As we deepen our understanding of animal consciousness, our practices must evolve accordingly, guided by ethical principles that prioritize the well-being of all conscious beings,Footnote 24, Footnote 25 and our practices must reflect fresh epistemological insights while simultaneously adhering to our ethical responsibilities. This means not only preventing harm and suffering but also enhancing the lives of animals.

To this end, adopting a strong precautionary approach,Footnote 26 which presumes consciousness where there is any possibility, would foster more ethically robust treatment of animals.

Derived from the German “Vorsorgeprinzip,” meaning the principle of fore-caring, precaution asks that we foresee, forewarn and prevent harm to people, animals and nature.Footnote 27 Precaution is not merely a guideline for scientific uncertainty; it is an ethical principle of policy and practice that applies to questions of scientific uncertainty, including the degrees and kinds of animal consciousness and its relationship to animal well-being. One implication of precaution here is that it reverses the burden of proof. Given the manifest sentience of many other animals, it urges us to discover which animals are not sentient, and thereby focus on falsifying erroneous understandings of animal thought and behavior. Altogether, this principle demands that we not only address uncertainties about animal consciousness but also connect these questions to the well-being of other animals, prioritizing scientific practices which protect that well-being.

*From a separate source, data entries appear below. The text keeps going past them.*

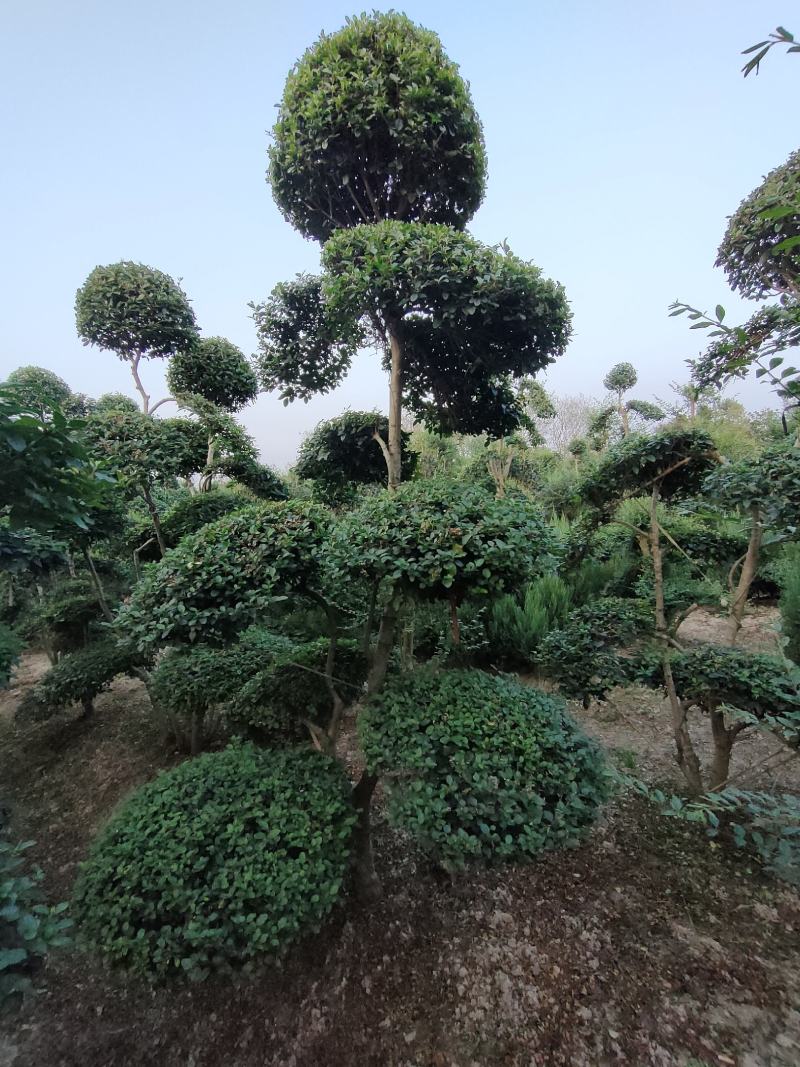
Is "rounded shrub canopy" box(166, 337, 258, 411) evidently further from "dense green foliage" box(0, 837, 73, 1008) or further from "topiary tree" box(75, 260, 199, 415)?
"dense green foliage" box(0, 837, 73, 1008)

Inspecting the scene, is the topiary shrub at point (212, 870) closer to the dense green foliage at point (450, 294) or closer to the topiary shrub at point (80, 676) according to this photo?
the topiary shrub at point (80, 676)

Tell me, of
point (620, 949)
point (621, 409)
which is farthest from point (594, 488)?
point (621, 409)

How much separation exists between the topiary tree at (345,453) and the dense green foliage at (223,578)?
1436 millimetres

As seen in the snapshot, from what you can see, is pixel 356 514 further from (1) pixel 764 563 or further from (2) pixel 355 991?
(1) pixel 764 563

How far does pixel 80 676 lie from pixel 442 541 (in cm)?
326

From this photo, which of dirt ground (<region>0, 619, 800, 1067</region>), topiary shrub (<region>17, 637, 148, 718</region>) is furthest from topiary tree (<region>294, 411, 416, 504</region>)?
dirt ground (<region>0, 619, 800, 1067</region>)

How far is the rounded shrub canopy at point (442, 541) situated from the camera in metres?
1.59

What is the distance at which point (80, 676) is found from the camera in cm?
336

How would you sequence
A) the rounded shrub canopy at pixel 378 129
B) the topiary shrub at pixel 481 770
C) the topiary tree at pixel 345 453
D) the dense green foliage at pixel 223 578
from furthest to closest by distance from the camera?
the topiary tree at pixel 345 453
the rounded shrub canopy at pixel 378 129
the dense green foliage at pixel 223 578
the topiary shrub at pixel 481 770

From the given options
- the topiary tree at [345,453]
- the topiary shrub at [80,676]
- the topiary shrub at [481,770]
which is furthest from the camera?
the topiary shrub at [80,676]

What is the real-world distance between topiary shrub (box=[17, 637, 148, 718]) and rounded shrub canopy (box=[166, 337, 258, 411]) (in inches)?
95.2

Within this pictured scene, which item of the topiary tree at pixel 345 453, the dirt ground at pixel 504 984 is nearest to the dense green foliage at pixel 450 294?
the topiary tree at pixel 345 453

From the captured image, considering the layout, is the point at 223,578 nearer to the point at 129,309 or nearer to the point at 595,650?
the point at 595,650

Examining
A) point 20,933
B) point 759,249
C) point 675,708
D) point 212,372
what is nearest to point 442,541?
point 20,933
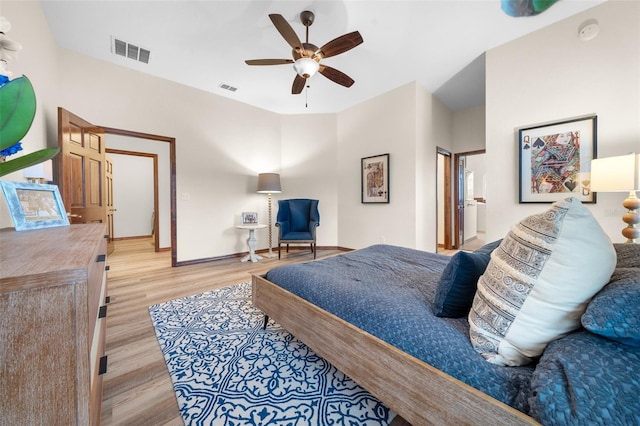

This ethical framework challenges us to reconsider our approach to animal research. The pursuit of scientific knowledge does not grant us permission to conduct research that contradicts our understanding of animals’ capabilities or compromises their well-being. Instead our ethical responsibilities to other animals demand that we be more scientifically creative, meeting animals and their lives where they are—in the wild. By prioritizing noninvasive methods in natural habitats and respecting the intrinsic value of animals, we can better recognize and safeguard the well-being of all conscious beings.

Competing interest

The authors declare that the research was conducted in the absence of any commercial or financial relationships that could be construed as a potential conflict of interest.